[PAGE EXCERPT]

*-*-*

As someone who served as an Americorps volunteer with FEMA in the five months following Tropical Storm Sandy, the waste, mismanagement of resources, inadequate treatment of volunteers and prioritization of "looking good" over "doing good" described in ProPublica's article is completely unsurprising. FEMA was guilty of all of these sins, so it is not surprising that FEMA's close partner organization is also guilty of those sins.
When a large organization is guilty of bureaucratic waste and mismanagement, the last thing you would expect them to do is make a honest accounting of their sins and own up to what went wrong. The Red Cross, in this respect, is no different from any other agency that has been caught out.
Let's parse their anodyne, noncommittal, deeply outraged response, shall we? Actual lines from the press release (which is here) will be in bold, commentary in regular text.
It is regrettable
Translation: We wish you hadn't aired our dirty laundry.
that ProPublica and NPR have used the two-year anniversary (sigh) of Superstorm Sandy's landfall to paint a distorted and inaccurate picture of a Red Cross response that helped tens of thousands of people who urgently needed our services with hot meals, shelter, relief supplies and financial support.
No doubt the Red Cross did indeed do this. ProPublica even mentions in its article that the Red Cross, when challenged, likes to throw out huge numbers of people it says it helped--and that shouldn't be discounted or underplayed. At the same time, doing a lot of things right does not obliterate the things they did very, very wrong--like allowing sex offenders into childrens' play areas, for example, or wasting 30% of available meals ostensibly for disaster survivors. Just because you did a lot of good is not a valid argument that you didn't also do some bad. It's more a PR shield than an actual response--note that their objection is to "the inaccurate picture" painted--and the Red Cross doesn't respond directly to most of the specific charges from ProPublica.
Our mission is to alleviate human suffering in the face of emergencies, and that alone is what guided our service delivery decisions during Sandy and during every emergency. [Italics theirs]
This is the exception. They say this so boldly--alone--but then why is there an internal Red Cross document that alludes to Red Cross Headquarters "diverting assests [sic] for public relations purposes"? Why is there an email from a Mass Care officer, a guy on the ground, from 11/18/12, reporting that 15 of 37 trucks were diverted at one point for public relations purposes? Not responding directly to these pieces of evidence--which come, again, from within the Red Cross--seems a lot to me like the "ignore it and hope it goes away" approach to PR, which is an idiotic way to approach the problem. Repeat after me: The existence of the ProPublica article is not a PR problem that you have to solve. The problems within your organization that lead to poor service are the real problems that you need to solve.
We are proud of the work of our 17,000 Sandy workers – nearly all of
them volunteers– who served more than 17.5 million meals and snacks,
distributed 7 million relief items, and provided 74,000 overnight stays
in shelters. Two years after Sandy’s landfall, the Red Cross has spent
or committed to spend $310 million, which is 99 percent of the $311.5
million raised for our Sandy response.

*-*-*

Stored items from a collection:
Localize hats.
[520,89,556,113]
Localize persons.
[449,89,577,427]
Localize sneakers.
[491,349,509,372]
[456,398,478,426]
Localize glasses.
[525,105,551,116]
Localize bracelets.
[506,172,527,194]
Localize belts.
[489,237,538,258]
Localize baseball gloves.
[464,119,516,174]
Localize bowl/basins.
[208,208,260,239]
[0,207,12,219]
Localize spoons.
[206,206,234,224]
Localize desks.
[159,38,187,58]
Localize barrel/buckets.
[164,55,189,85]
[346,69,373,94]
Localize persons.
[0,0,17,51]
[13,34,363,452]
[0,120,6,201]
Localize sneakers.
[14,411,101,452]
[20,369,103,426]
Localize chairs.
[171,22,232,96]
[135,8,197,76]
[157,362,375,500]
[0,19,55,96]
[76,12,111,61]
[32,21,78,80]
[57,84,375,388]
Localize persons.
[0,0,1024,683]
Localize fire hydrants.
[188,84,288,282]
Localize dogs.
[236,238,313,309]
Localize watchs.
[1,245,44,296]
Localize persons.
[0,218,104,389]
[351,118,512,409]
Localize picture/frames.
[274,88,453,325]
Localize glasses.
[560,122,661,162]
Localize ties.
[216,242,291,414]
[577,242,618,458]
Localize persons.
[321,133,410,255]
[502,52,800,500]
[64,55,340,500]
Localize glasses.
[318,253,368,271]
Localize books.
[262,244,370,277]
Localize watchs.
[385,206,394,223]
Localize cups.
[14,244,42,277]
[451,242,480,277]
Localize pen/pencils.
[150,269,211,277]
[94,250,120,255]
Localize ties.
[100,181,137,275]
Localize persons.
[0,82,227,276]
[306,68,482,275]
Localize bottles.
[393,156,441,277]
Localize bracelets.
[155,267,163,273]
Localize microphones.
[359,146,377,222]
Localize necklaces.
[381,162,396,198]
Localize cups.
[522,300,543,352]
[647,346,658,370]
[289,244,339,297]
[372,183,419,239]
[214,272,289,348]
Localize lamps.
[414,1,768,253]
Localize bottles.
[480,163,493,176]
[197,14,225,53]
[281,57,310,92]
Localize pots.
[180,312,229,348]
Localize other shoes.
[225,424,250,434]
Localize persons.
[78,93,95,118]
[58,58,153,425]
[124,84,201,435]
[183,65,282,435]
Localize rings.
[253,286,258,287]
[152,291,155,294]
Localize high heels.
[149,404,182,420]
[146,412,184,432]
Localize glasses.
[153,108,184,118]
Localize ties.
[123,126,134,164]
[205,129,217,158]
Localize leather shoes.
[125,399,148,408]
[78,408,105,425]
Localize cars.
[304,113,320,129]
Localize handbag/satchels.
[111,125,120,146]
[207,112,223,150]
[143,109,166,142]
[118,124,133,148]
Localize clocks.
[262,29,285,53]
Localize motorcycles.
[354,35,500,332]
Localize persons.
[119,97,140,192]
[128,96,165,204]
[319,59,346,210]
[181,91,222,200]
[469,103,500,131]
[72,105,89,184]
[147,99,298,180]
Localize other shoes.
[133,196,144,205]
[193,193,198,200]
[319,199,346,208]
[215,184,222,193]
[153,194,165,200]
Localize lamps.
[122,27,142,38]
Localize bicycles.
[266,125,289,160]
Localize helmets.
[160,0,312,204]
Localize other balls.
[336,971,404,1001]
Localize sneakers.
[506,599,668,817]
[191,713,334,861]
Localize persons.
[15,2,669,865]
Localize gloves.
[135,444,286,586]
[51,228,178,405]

*-*-*

[YOUR OBJECTIVE] In the commentary on the Red Cross response to Sandy, how many of 37 trucks did a Mass Care officer's email report as diverted for public relations purposes?

[TASK OUTPUT] Fifteen of the 37 trucks.